- ACTIVITY LIST -
**A.** List the negatives that, according to the passage on aging stereotypes, younger adults expect their lives to hold as they get old.
**B.** Pick up the passage on aging stereotypes after its final sentence and continue it.

- PASSAGE -
Who’s old? Not I

To someone in their teens or early 20s, anyone over 30 is old. When you’re in your 40s, the 70s seem impossibly ancient. And when you’re 70-something? Well, then it’s the octogenarians who are old.

We think we know what it means to get old, yet our perceptions often are fueled by stereotypes about older adults – and as with most stereotypes, it can end up doing more harm than good.

The down side of pigeonholing older adults was astutely explored in a recent entry at the Covering Health blog. Although it was aimed primarily at reporters, it contains a larger message about what can happen when we categorize older adults as “old” instead of seeing them for what they are: a highly diverse population with diverse needs and in diverse states of health.

For starters, older adults themselves often don’t perceive themselves as old, writes Judith Graham, topic leader on aging for the Association of Health Care Journalists.

She cites a 2009 study by the Pew Research Center that reveals some interesting insights about aging. Here’s one: Of the adults over age 65 who participated in the poll, 60 percent said they felt younger than their actual age, and many said they felt 10 to 20 years younger than they actually were.

Here’s another: There’s a measurable gap between what younger adults expect their lives to be like as they get old – negatives such as memory loss, loneliness, depression – and what older adults report as their own experience.

In other words, despite the stereotypes, aging often isn’t the burden younger adults think it is.

So why do we persist in viewing the elderly as, well, elderly – and, more to the point, what are the consequences of doing so? Some provocative studies have suggested that when older adults internalize the widespread cultural stereotype that to get old means to become frail and diminished, they are more likely to be in poor health and less likely to take care of themselves, Graham writes.

- MATERIAL SHOWN -

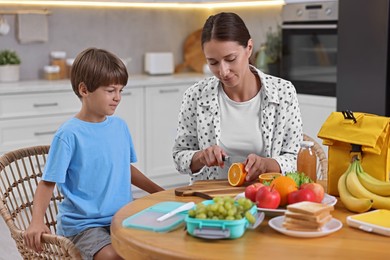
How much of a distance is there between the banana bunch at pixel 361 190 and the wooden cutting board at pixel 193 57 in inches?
156

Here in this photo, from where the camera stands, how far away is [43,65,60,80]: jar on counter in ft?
16.8

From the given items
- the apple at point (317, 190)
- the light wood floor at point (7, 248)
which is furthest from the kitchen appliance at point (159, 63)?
the apple at point (317, 190)

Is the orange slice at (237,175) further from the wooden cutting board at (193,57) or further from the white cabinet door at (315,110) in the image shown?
the wooden cutting board at (193,57)

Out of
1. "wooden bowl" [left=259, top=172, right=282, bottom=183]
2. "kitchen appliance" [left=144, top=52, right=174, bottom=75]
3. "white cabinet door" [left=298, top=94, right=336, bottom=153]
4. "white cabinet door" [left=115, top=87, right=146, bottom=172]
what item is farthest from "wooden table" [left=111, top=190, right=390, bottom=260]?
"kitchen appliance" [left=144, top=52, right=174, bottom=75]

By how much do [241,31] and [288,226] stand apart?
870 mm

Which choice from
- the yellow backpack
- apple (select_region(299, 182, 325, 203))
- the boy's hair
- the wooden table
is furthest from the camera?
the boy's hair

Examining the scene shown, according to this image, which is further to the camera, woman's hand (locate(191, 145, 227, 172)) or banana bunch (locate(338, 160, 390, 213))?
woman's hand (locate(191, 145, 227, 172))

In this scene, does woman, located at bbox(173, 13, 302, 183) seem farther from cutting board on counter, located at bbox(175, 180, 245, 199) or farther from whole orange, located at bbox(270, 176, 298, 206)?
whole orange, located at bbox(270, 176, 298, 206)

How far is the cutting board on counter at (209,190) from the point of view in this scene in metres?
2.06

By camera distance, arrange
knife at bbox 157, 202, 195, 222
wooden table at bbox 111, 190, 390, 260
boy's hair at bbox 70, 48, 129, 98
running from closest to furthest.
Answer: wooden table at bbox 111, 190, 390, 260
knife at bbox 157, 202, 195, 222
boy's hair at bbox 70, 48, 129, 98

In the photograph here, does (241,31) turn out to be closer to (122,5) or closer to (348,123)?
(348,123)

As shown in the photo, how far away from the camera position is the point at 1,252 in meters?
3.83

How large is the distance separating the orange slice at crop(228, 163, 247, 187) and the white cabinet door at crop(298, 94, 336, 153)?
7.99 feet

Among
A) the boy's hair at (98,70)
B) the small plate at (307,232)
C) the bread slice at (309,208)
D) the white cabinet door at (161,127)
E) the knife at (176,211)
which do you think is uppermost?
the boy's hair at (98,70)
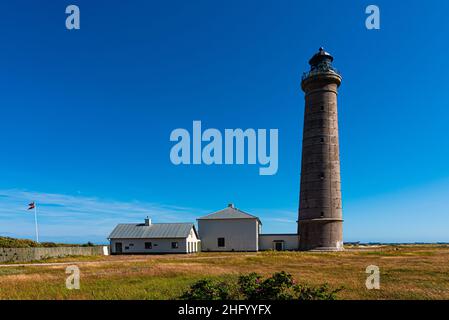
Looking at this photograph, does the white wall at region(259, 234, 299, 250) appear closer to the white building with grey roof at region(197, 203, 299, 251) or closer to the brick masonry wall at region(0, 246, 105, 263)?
the white building with grey roof at region(197, 203, 299, 251)

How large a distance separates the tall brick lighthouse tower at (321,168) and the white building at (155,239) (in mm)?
16065

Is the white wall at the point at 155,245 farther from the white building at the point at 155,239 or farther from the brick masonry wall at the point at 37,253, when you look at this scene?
the brick masonry wall at the point at 37,253

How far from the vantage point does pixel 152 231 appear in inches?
1869

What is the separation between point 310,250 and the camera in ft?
148

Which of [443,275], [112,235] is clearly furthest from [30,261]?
[443,275]

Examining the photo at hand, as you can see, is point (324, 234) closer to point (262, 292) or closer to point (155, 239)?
point (155, 239)

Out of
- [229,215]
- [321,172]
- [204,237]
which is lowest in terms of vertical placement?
[204,237]

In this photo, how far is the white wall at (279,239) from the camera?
4866 centimetres

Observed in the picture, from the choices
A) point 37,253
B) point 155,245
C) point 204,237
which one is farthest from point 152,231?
point 37,253

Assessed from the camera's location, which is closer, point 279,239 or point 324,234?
point 324,234

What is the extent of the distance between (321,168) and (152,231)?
25.5m

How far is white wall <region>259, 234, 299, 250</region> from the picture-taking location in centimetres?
4866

- PER-TASK OUTPUTS -
**A.** memory loss, loneliness, depression

**B.**
In response, there has been a push to rewrite the script on aging to portray it in more positive terms, she writes. But beware making too many assumptions in this direction, Graham warns:

The danger here is that efforts to create a new narrative focused on the positive aspects of aging – one that centers on activity, wellness, encore careers, volunteering, and having more time to spend with friends, family – risks marginalizing older people who aren’t especially healthy or well off financially.

I’d add that it also risks sending the message that older adults who aren’t as healthy are somehow doing it wrong and are in need of being “corrected.”

To be sure, efforts to create a better, more healthy old age are beneficial, not only to individuals but to the communities they live in as well.The key, points out Graham, is to view older adults as individuals, each with his or her own life story, challenges and desires. When she advises that “there’s no substitute for face-to-face interactions,” she could be talking about the setting of the medical exam room, the hospital room or the skilled nursing facility.

It may take time to encourage older adults to talk about themselves, Graham says. “But I suspect you’ll be surprised by what older people will tell you, if you take the time, suspend judgment and truly listen.”